AIM OF THE TASK = Print all of the data below word for word, leaving out the pictures.

--- TASK DATA ---

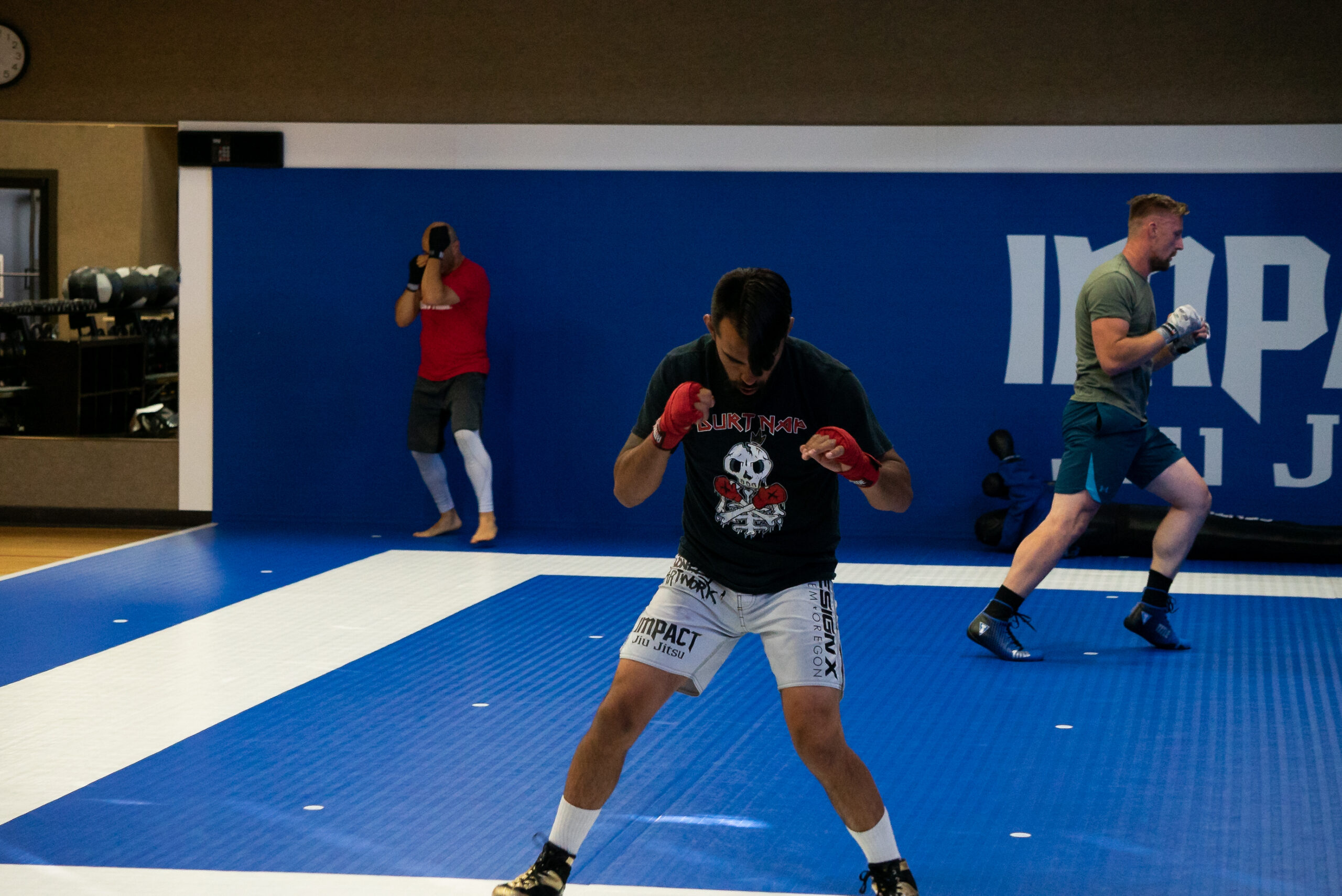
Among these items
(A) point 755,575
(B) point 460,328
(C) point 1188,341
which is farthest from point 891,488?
(B) point 460,328

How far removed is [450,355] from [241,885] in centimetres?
471

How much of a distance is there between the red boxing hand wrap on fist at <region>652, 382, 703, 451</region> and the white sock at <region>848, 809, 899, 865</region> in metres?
0.78

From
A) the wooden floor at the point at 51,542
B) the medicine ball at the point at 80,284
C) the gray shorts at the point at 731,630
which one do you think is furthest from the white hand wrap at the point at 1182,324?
the medicine ball at the point at 80,284

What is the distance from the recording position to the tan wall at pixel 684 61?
720cm

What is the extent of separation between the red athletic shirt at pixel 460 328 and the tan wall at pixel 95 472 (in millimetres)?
1823

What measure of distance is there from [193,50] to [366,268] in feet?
5.10

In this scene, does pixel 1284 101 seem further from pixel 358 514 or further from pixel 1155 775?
pixel 358 514

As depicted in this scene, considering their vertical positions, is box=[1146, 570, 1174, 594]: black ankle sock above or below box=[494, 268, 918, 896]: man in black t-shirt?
below

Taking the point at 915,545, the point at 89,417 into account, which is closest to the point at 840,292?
the point at 915,545

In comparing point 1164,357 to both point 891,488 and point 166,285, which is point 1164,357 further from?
point 166,285

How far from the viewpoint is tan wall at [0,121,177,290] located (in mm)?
8289

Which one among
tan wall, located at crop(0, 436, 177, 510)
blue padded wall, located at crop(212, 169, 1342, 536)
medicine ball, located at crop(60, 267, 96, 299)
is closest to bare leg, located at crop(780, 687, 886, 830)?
blue padded wall, located at crop(212, 169, 1342, 536)

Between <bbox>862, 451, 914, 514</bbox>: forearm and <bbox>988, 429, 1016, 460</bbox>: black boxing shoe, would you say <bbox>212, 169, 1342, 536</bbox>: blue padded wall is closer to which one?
<bbox>988, 429, 1016, 460</bbox>: black boxing shoe

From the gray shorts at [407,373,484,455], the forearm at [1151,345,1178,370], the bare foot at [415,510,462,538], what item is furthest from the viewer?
the bare foot at [415,510,462,538]
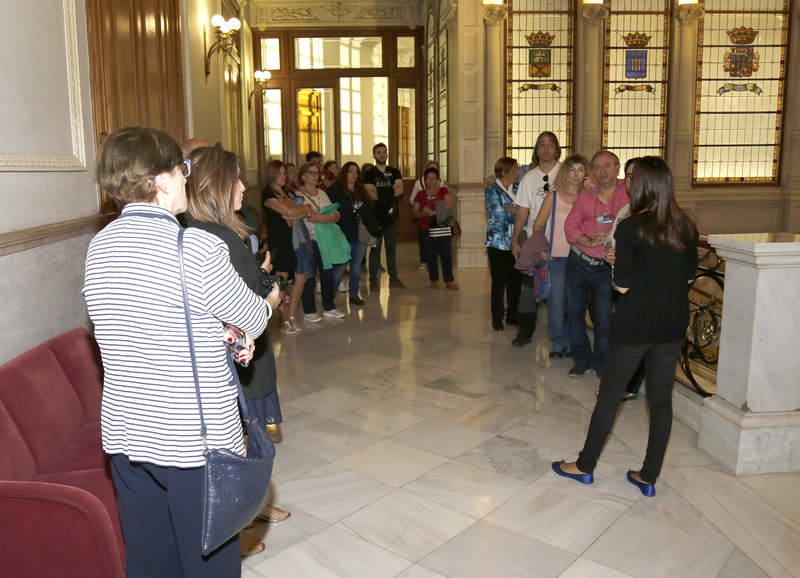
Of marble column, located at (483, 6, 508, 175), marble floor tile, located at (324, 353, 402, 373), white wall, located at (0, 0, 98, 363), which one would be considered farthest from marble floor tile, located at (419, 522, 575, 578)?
marble column, located at (483, 6, 508, 175)

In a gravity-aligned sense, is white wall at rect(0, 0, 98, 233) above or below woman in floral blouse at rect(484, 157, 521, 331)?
above

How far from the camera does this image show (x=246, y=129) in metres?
12.8

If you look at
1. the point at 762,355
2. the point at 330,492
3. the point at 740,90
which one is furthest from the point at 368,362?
the point at 740,90

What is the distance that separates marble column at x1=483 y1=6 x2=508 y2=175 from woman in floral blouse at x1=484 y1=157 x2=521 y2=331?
169 inches

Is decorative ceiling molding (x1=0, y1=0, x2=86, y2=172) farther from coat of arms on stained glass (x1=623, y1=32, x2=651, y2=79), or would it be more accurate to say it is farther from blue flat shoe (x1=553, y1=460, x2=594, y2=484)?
coat of arms on stained glass (x1=623, y1=32, x2=651, y2=79)

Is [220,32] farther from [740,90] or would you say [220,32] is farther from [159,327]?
[740,90]

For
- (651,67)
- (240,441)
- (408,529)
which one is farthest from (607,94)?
(240,441)

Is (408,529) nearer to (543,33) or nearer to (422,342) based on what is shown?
(422,342)

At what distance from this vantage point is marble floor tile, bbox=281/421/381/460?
3.89 meters

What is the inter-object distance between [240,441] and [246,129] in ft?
38.3

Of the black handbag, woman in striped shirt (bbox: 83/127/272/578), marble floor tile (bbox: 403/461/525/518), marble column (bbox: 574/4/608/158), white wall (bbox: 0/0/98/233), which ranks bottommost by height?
marble floor tile (bbox: 403/461/525/518)

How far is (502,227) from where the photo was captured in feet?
20.2

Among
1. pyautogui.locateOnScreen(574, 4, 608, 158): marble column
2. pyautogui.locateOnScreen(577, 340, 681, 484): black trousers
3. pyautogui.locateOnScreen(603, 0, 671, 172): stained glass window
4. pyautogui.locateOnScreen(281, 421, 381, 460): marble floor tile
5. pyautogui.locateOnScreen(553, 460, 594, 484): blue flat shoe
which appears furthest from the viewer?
pyautogui.locateOnScreen(603, 0, 671, 172): stained glass window

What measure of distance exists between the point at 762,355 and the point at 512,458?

---

EXERCISE ANSWER =
Among these items
(A) point 755,575
(B) point 460,328
(C) point 1188,341
which is farthest from point 891,488?
(B) point 460,328

How far removed is [450,355] from [241,885] in centimetres?
471

How much of a distance is there between the red boxing hand wrap on fist at <region>652, 382, 703, 451</region> and the white sock at <region>848, 809, 899, 865</region> in metres?
0.78

From
A) the wooden floor at the point at 51,542
B) the medicine ball at the point at 80,284
C) the gray shorts at the point at 731,630
which one do you think is furthest from the white hand wrap at the point at 1182,324?
the medicine ball at the point at 80,284

What is the distance from the recording position to the tan wall at pixel 684 61?
720cm

What is the extent of separation between the red athletic shirt at pixel 460 328 and the tan wall at pixel 95 472 (in millimetres)?
1823

What measure of distance is there from [193,50] to [366,268] in feet?
5.10

In this scene, does pixel 1284 101 seem further from pixel 358 514 or further from pixel 1155 775?
pixel 358 514

As depicted in this scene, considering their vertical positions, is box=[1146, 570, 1174, 594]: black ankle sock above or below box=[494, 268, 918, 896]: man in black t-shirt?
below

Taking the point at 915,545, the point at 89,417 into account, which is closest to the point at 840,292?
the point at 915,545

In comparing point 1164,357 to both point 891,488 and point 166,285, which is point 1164,357 further from?
point 166,285

How far from the viewpoint is tan wall at [0,121,177,290] located (in mm)?
8289

Which one among
tan wall, located at crop(0, 436, 177, 510)
blue padded wall, located at crop(212, 169, 1342, 536)
medicine ball, located at crop(60, 267, 96, 299)
is closest to bare leg, located at crop(780, 687, 886, 830)?
blue padded wall, located at crop(212, 169, 1342, 536)

Between <bbox>862, 451, 914, 514</bbox>: forearm and <bbox>988, 429, 1016, 460</bbox>: black boxing shoe, would you say <bbox>212, 169, 1342, 536</bbox>: blue padded wall is closer to which one?
<bbox>988, 429, 1016, 460</bbox>: black boxing shoe

From the gray shorts at [407,373,484,455], the forearm at [1151,345,1178,370], the bare foot at [415,510,462,538], what item is furthest from the viewer?
the bare foot at [415,510,462,538]
Of marble column, located at (483, 6, 508, 175), marble floor tile, located at (324, 353, 402, 373), white wall, located at (0, 0, 98, 363), which one would be considered farthest from marble floor tile, located at (419, 522, 575, 578)?
marble column, located at (483, 6, 508, 175)

In a gravity-aligned sense, is white wall at rect(0, 0, 98, 233) above or below woman in floral blouse at rect(484, 157, 521, 331)?
above

How far from the camera does this image show (x=246, y=129) in metres?
12.8

If you look at
1. the point at 762,355
2. the point at 330,492
3. the point at 740,90
which one is furthest from the point at 368,362?
the point at 740,90

What is the distance that separates marble column at x1=483 y1=6 x2=508 y2=175 from woman in floral blouse at x1=484 y1=157 x2=521 y2=331?
169 inches

Is decorative ceiling molding (x1=0, y1=0, x2=86, y2=172) farther from coat of arms on stained glass (x1=623, y1=32, x2=651, y2=79), or would it be more accurate to say it is farther from blue flat shoe (x1=553, y1=460, x2=594, y2=484)?
coat of arms on stained glass (x1=623, y1=32, x2=651, y2=79)

Is [220,32] farther from [740,90] or would you say [220,32] is farther from [159,327]?
[740,90]

For
- (651,67)
- (240,441)
- (408,529)
which one is farthest from (607,94)?
(240,441)

Is (408,529) nearer to (543,33) or nearer to (422,342) based on what is shown?
(422,342)

At what distance from this vantage point is marble floor tile, bbox=281/421/381/460?
3.89 meters

What is the inter-object distance between [240,441] and [246,129] in ft?
38.3

Of the black handbag, woman in striped shirt (bbox: 83/127/272/578), marble floor tile (bbox: 403/461/525/518), marble column (bbox: 574/4/608/158), white wall (bbox: 0/0/98/233), which ranks bottommost by height?
marble floor tile (bbox: 403/461/525/518)

How far is (502,227) from where the photo was captured in feet?
20.2

Among
1. pyautogui.locateOnScreen(574, 4, 608, 158): marble column
2. pyautogui.locateOnScreen(577, 340, 681, 484): black trousers
3. pyautogui.locateOnScreen(603, 0, 671, 172): stained glass window
4. pyautogui.locateOnScreen(281, 421, 381, 460): marble floor tile
5. pyautogui.locateOnScreen(553, 460, 594, 484): blue flat shoe
which appears furthest from the viewer?
pyautogui.locateOnScreen(603, 0, 671, 172): stained glass window

What measure of distance exists between the point at 762,355 and the point at 512,458?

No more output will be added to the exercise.